По Уссурийскому краю. Дерсу Узала - Владимир Клавдиевич Арсеньев
Шрифт:
Интервал:
Закладка:
Наконец, около реки Найны в береговых обнажениях видна какая-то бурая, сильно метаморфизированная сложная порода.
У подножия найнийских террас, на самом берегу моря, мы нашли корейскую фанзу. Обитатели ее занимались ловлей крабов и соболеванием. В фанзе жило девять холостых корейцев. Среди них двое одетых по-китайски и один по-удэгейски. Они носили косы и имели подбритые лбы. Я долго их принимал за то, чем они казались, и только впоследствии узнал, кто они на самом деле.

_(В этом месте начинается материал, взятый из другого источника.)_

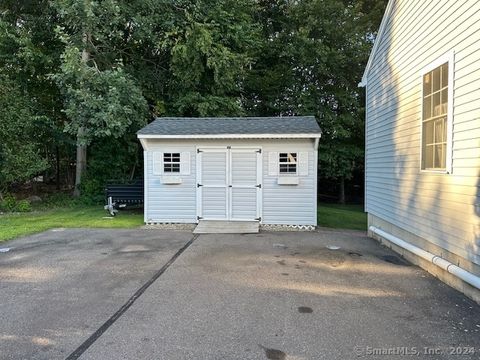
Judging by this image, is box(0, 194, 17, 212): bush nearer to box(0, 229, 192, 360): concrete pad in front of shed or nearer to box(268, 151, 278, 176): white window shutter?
box(0, 229, 192, 360): concrete pad in front of shed

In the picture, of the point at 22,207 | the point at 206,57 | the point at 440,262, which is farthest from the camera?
the point at 206,57

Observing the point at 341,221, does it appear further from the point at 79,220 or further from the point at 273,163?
the point at 79,220

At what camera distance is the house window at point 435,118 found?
5519mm

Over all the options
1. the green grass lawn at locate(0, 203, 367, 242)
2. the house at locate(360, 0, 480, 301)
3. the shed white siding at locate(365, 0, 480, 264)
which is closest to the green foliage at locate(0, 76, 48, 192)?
the green grass lawn at locate(0, 203, 367, 242)

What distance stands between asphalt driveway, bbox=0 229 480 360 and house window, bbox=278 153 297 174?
10.4 feet

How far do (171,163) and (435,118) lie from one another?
6.63 metres

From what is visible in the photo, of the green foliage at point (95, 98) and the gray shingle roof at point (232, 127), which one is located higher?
the green foliage at point (95, 98)

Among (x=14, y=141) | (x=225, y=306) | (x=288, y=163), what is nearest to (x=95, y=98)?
(x=14, y=141)

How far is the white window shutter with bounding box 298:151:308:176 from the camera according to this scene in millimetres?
9914

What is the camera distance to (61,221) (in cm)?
1070

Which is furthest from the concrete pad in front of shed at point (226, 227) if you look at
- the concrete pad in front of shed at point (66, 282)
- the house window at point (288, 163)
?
the house window at point (288, 163)

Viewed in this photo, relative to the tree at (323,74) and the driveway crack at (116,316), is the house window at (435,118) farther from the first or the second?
the tree at (323,74)

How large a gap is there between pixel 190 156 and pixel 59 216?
4.78 m

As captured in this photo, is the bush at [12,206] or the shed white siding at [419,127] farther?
the bush at [12,206]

Подходя к фанзе, я услышал шум воды и затем звук от падения чего-то тяжелого. Сначала я не обратил на это внимания, но, когда звук повторился во второй, третий и в десятый раз, я спросил, что это значит. Чжан Бао сказал, что это корейская толчея, приводимая в движение водою.
Такая толчея устраивается около ручья следующим образом: на двух опорах лежит свободно вращающийся валик, проходящий сквозь длинное коромысло с неравными плечами. К короткому плечу прикреплен тяжелый пест, под которым поставлена большая деревянная ступа. Другое (длинное) плечо коромысла оканчивается ковшом. Стекающая по желобу вода наполняет ковш. Получив значительный вес, он опускается вниз, поднимая пест кверху. Как только ковш наклонится, из него разом выливается вода, тогда перетягивает пест и падает в ступу.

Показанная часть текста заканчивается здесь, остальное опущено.